Estou atrás das vidraças, olhando as árvores e a serra, sentindo o frio da noite que se instala e as saudades dos braços que estão longe, roubados aos meus pelo dever.

Longe daqui há uma ilha onde a mesma lua se ergue atrás de um anfiteatro natural iluminado por milhares de luzes, e onde tu a prendes para sempre numa fotografia.

A minha felicidade está a mil quilómetros de distância.

 

Noite gélida de Inverno vários anos passados. A lua exibe-se sobre o rio e a ponte, atraindo os olhares. Cheia e bela, dona do céu nocturno.

Estou sozinha dentro do carro que conduzo rumo a mais uma noite longa. Já há muito tempo que não sei o que é sentir os teus braços à volta dos meus, desde que partiram para outros abraços.

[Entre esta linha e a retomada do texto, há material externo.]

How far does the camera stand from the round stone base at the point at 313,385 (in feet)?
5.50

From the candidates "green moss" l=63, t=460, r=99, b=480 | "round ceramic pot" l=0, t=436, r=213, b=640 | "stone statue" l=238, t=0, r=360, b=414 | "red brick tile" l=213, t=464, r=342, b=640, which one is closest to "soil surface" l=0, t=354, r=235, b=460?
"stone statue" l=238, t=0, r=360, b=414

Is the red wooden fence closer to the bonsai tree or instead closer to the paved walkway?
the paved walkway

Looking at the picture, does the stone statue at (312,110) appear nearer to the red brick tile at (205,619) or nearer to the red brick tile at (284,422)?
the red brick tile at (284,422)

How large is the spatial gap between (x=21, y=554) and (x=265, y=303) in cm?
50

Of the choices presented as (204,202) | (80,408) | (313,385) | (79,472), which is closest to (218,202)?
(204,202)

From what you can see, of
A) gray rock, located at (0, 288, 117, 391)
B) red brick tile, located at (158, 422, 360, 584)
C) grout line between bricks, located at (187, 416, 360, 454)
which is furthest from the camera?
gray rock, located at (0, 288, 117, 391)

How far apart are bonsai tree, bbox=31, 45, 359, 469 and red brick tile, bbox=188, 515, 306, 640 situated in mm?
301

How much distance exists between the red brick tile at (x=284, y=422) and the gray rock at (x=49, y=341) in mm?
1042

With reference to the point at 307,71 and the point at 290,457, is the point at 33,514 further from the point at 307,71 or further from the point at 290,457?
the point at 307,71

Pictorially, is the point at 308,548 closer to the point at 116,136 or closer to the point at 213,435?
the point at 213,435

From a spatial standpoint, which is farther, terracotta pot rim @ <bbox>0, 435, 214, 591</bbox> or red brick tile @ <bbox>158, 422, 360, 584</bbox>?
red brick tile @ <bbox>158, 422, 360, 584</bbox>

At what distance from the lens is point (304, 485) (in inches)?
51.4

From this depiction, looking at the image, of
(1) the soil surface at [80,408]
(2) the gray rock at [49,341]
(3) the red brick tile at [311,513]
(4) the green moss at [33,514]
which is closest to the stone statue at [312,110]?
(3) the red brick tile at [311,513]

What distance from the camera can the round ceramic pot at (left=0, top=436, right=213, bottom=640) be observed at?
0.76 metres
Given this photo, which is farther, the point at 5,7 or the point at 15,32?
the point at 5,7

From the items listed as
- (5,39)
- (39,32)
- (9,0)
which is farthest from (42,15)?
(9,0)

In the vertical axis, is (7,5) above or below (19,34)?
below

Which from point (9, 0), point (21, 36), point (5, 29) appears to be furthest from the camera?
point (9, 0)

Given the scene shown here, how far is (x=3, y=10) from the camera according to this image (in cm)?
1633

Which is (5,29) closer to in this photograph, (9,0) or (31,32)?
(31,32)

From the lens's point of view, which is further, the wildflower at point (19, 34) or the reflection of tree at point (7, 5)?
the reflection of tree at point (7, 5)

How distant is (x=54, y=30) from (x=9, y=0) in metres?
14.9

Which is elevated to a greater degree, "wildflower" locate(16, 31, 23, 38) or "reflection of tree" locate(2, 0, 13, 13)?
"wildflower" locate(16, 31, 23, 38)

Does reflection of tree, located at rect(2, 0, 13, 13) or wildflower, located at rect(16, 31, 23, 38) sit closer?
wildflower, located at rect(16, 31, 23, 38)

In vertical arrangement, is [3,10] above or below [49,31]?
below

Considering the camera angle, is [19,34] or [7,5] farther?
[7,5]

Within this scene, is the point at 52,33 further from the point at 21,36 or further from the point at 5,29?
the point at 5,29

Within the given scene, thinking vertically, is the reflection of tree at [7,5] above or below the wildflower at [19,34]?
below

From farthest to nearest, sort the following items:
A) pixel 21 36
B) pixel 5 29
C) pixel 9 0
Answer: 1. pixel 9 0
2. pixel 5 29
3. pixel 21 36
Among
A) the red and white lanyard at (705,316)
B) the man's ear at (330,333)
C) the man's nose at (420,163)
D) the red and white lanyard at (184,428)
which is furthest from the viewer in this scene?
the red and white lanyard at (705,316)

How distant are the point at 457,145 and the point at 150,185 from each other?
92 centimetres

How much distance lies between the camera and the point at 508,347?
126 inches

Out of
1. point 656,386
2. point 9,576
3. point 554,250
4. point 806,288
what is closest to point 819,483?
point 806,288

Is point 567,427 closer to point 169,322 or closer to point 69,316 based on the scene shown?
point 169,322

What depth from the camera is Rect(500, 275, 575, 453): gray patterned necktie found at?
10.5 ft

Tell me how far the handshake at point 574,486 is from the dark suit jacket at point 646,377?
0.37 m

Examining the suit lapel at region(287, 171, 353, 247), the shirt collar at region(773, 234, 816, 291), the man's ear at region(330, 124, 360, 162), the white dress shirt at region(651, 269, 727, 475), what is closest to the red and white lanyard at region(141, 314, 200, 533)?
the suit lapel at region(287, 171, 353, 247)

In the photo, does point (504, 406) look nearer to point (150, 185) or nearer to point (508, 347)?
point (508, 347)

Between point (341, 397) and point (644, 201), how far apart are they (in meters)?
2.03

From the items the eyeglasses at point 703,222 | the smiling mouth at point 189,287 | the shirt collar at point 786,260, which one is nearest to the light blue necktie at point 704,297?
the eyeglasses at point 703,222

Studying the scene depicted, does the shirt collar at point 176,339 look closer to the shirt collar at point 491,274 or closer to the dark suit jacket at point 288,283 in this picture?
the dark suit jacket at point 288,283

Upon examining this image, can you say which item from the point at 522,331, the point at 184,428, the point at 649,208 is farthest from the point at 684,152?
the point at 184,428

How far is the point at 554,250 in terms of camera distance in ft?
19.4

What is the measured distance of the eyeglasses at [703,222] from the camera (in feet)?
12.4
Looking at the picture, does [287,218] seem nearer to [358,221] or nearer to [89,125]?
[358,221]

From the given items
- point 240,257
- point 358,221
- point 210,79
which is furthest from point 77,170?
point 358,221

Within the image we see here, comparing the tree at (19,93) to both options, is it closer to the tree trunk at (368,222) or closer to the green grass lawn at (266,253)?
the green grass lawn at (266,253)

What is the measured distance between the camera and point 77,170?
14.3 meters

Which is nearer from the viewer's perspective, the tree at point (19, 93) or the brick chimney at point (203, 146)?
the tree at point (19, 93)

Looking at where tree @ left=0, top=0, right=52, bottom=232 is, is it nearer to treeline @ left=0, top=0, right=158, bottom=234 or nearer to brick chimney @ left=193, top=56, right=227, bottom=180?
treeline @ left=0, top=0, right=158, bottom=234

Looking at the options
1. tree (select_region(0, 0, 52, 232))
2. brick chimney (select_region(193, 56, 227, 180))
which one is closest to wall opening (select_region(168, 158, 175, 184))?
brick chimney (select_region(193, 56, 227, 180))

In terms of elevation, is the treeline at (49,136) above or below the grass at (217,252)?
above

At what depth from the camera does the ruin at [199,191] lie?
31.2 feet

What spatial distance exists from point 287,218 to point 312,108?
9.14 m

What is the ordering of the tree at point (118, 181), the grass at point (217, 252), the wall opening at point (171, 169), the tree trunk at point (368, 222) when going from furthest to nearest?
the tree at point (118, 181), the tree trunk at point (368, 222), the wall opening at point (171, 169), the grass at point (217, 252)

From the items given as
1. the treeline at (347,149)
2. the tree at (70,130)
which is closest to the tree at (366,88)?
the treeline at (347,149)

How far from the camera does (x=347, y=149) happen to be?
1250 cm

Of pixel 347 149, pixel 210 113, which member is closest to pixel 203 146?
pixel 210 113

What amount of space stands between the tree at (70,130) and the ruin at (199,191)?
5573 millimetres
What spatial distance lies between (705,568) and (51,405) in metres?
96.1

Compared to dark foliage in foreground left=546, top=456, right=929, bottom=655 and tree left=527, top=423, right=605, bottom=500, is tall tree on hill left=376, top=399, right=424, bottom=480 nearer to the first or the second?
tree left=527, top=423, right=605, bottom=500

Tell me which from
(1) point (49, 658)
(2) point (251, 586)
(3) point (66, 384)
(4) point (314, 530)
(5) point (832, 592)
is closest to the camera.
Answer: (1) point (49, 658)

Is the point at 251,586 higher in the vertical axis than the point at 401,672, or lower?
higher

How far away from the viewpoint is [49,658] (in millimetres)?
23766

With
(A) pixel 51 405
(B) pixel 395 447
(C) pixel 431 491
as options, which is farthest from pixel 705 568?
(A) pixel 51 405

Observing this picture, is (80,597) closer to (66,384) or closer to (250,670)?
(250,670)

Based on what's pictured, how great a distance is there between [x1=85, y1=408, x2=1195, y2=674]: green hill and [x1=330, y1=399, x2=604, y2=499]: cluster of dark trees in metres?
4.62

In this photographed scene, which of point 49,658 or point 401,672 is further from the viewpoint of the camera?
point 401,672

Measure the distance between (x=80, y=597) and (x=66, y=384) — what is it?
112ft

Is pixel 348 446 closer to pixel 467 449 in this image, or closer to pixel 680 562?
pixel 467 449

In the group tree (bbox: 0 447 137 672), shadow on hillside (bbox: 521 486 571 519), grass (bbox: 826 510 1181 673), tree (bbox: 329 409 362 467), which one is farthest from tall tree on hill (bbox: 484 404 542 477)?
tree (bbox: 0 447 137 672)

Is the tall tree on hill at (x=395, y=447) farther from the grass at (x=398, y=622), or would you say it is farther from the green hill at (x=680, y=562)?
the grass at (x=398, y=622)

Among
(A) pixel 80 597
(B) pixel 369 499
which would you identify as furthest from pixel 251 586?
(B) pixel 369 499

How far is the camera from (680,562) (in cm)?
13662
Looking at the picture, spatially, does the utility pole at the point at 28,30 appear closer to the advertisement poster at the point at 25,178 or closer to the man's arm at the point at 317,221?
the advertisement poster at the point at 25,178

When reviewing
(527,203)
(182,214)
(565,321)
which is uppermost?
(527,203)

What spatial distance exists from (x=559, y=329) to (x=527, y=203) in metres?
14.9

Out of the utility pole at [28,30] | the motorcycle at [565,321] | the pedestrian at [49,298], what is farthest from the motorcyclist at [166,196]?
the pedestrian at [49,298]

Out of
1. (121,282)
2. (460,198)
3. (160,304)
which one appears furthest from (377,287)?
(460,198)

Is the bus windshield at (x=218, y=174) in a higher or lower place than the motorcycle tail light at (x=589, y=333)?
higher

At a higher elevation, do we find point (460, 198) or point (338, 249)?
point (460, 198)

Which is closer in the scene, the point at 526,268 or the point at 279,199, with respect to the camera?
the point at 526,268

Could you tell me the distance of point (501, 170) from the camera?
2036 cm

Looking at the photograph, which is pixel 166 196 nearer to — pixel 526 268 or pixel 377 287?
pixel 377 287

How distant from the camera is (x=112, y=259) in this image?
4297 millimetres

A noite está calma e eu conduzo descontraída, mas por vezes o pensamento foge-me para outras realidades.

O meu coração está adormecido e a felicidade é apenas sonhada.

 

Noite perfumada de Primavera num ano indefinido. A lua paira por cima das árvores, iluminando a noite. Cheia e provocante, enchendo a noite de promessas.

Passo o portão do parque e no espaço amplo e aberto do pátio empedrado distingo logo a tua silhueta. Dás-me um beijo de boas vindas e os teus braços fecham-se sobre as minhas costas.

Aspiro o teu cheiro ainda familiar e o mundo volta a fazer sentido.

A minha felicidade regressou. E a lua é (ainda e sempre) a mesma.